Dataset records:
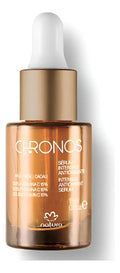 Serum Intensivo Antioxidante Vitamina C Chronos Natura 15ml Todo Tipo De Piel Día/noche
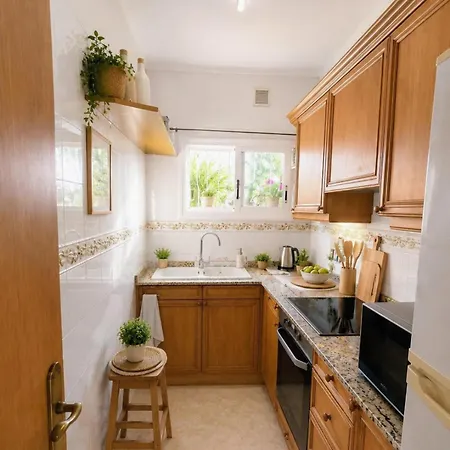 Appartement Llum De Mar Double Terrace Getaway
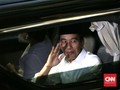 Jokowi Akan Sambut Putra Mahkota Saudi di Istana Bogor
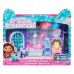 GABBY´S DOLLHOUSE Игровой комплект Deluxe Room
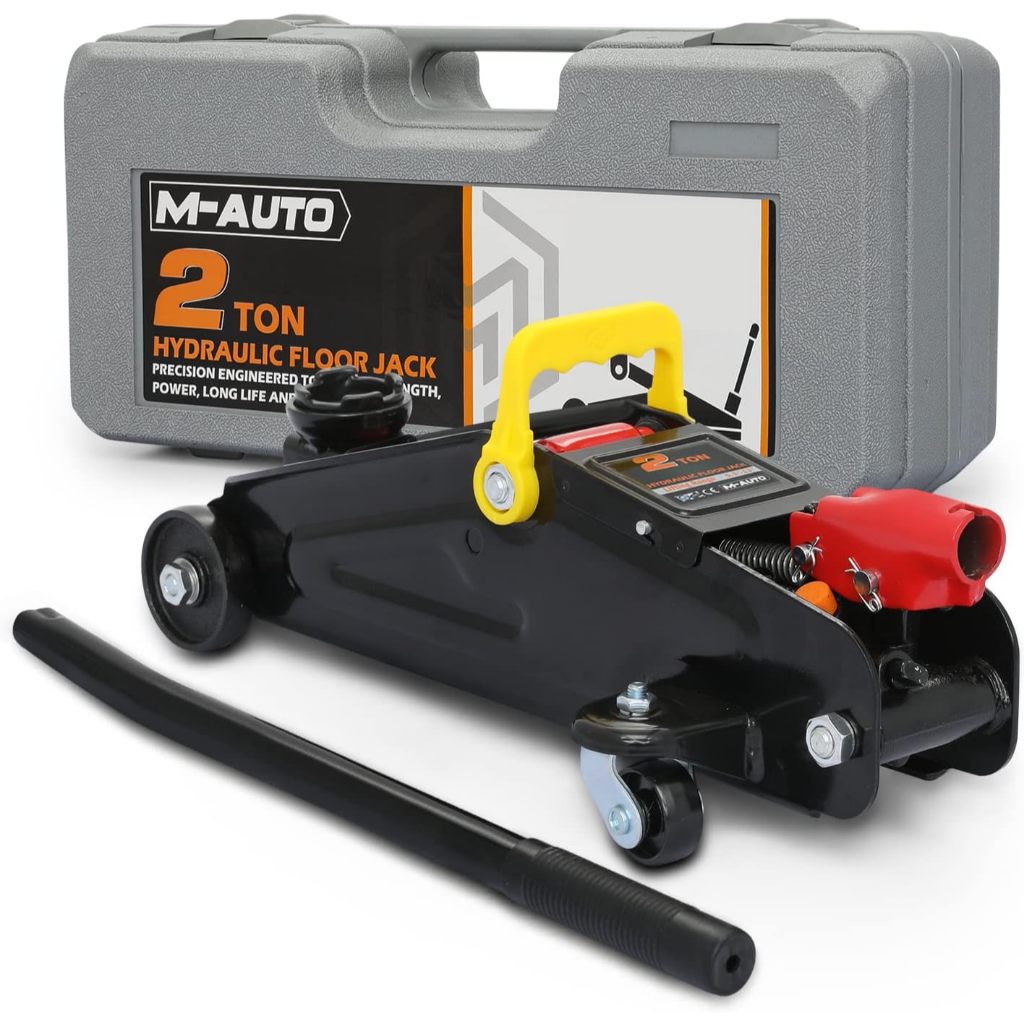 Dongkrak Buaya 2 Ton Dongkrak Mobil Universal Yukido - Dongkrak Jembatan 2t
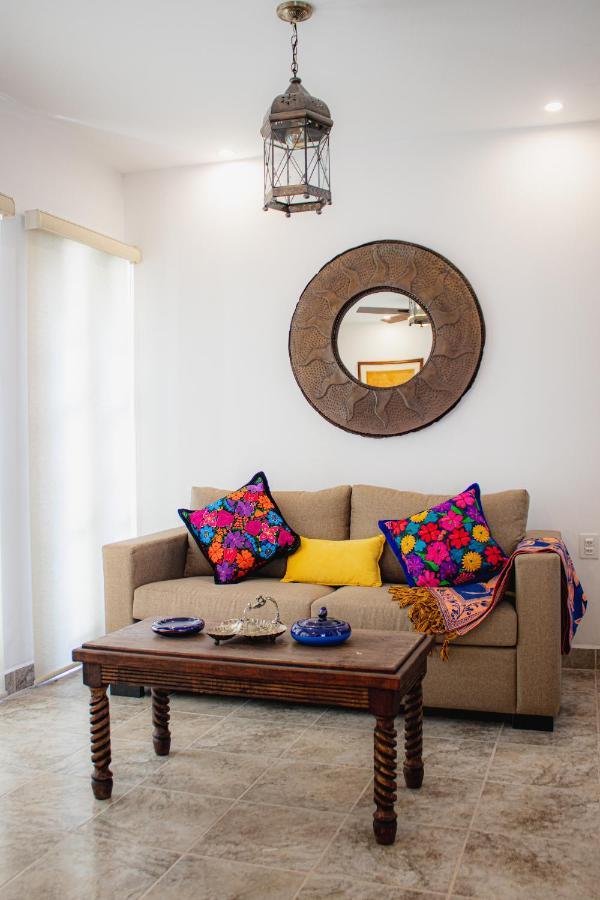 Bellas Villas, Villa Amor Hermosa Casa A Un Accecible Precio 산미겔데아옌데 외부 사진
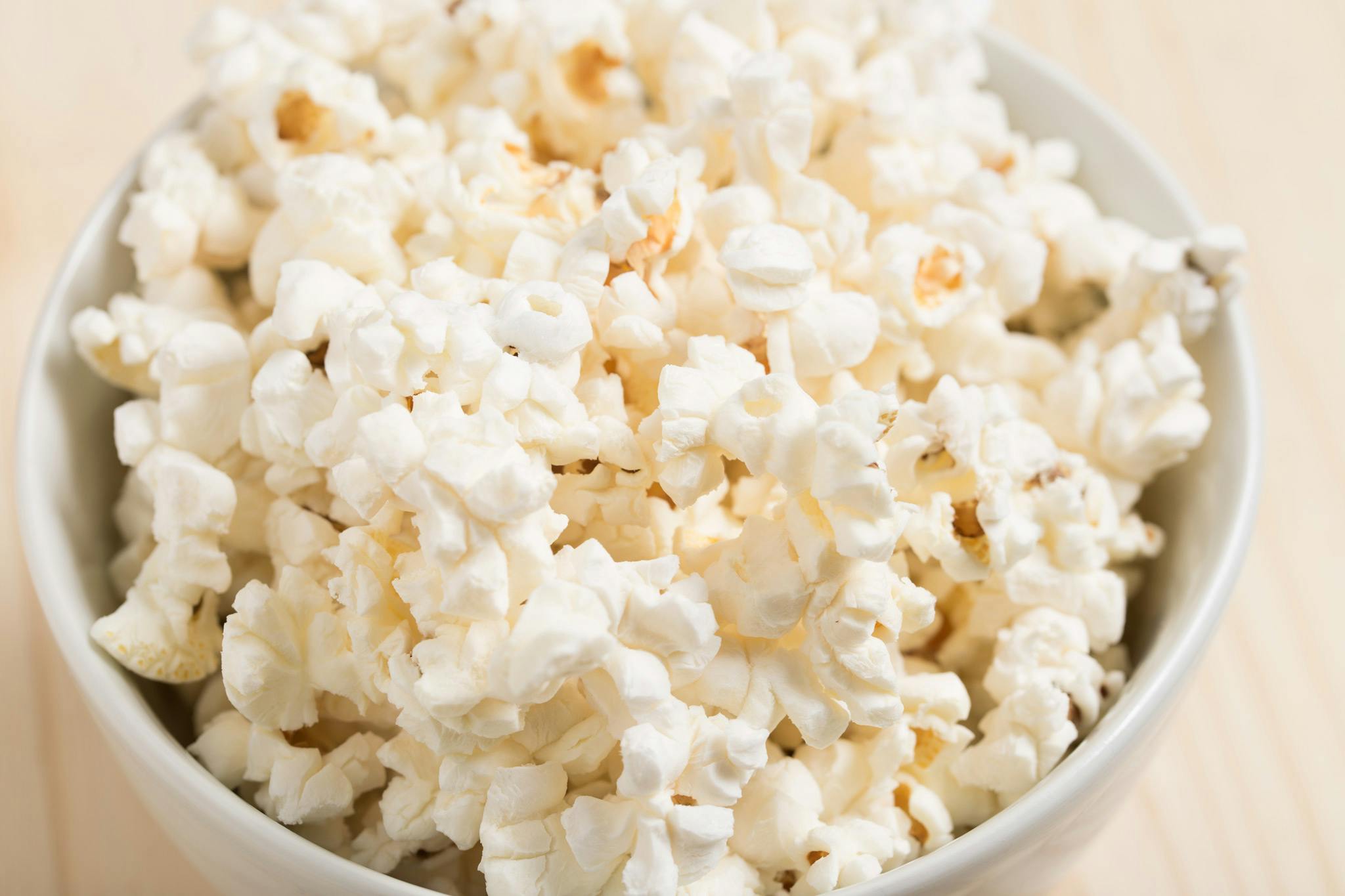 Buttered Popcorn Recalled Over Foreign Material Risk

* * *

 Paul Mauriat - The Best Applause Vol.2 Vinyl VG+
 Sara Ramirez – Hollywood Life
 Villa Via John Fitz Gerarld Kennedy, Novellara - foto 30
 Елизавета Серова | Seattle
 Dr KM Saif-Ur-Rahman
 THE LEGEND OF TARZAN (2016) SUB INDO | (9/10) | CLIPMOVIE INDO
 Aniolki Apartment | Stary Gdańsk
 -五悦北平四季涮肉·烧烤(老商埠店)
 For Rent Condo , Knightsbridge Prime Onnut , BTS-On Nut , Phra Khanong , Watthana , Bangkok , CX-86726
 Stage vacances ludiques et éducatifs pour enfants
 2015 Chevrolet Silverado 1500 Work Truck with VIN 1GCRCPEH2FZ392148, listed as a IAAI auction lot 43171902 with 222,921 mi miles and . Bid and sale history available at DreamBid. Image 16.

◆ WHAT IS REQUIRED: Your answer must be the lines above from the one holding "Serum Intensivo Antioxidante" up to and including the one holding "Bellas Villas, Villa", exact and with no pictures.

◆ OUTPUT OF THE EXERCISE:
 Serum Intensivo Antioxidante Vitamina C Chronos Natura 15ml Todo Tipo De Piel Día/noche
 Appartement Llum De Mar Double Terrace Getaway
 Jokowi Akan Sambut Putra Mahkota Saudi di Istana Bogor
 GABBY´S DOLLHOUSE Игровой комплект Deluxe Room
 Dongkrak Buaya 2 Ton Dongkrak Mobil Universal Yukido - Dongkrak Jembatan 2t
 Bellas Villas, Villa Amor Hermosa Casa A Un Accecible Precio 산미겔데아옌데 외부 사진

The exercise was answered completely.